Srabonti Narmeen Ali

The sound of the Fajr Azan pierced through the complete stillness of the morning. Through a sticky, filmy screen of sleep she opened her eyes and switched on her bedside lamp. The sleeping figure beside her stirred, his bedcovers wrapped around him like a protective shield. She switched off the lamp. She stumbled in the dark to the bathroom and turned on the tap. Right wrist, left wrist, mouth, nose, face, right hand, left hand, head, ears, right foot, left foot. There was comfort in the routine. She had never been particularly religious. Praying was something that her parents made her do on Eid, or during Ramadan. She never really thought that she would do it voluntarily until about a year ago, when she started having the thoughts. They would beat at her during the day and tear her in half at night. So she turned to God for solace, in hopes that He alone would give her peace from the thoughts that plagued her day and night.
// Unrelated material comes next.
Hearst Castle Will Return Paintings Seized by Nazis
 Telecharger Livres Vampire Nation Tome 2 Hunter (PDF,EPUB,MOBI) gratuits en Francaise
As she bid the angels on each shoulder peace, she got up and folded the prayer mat in four. Every routine in her life was important to her, because that is what she had been living on for the last year -- like a robot. Even now she winced when she heard her mind thinking the words. She looked guiltily over to the bed. He hadn't moved from his spot. He was so unaware of what was happening inside her. She knew that if she ever told him, that he too, would be plagued by her inexplicable thoughts.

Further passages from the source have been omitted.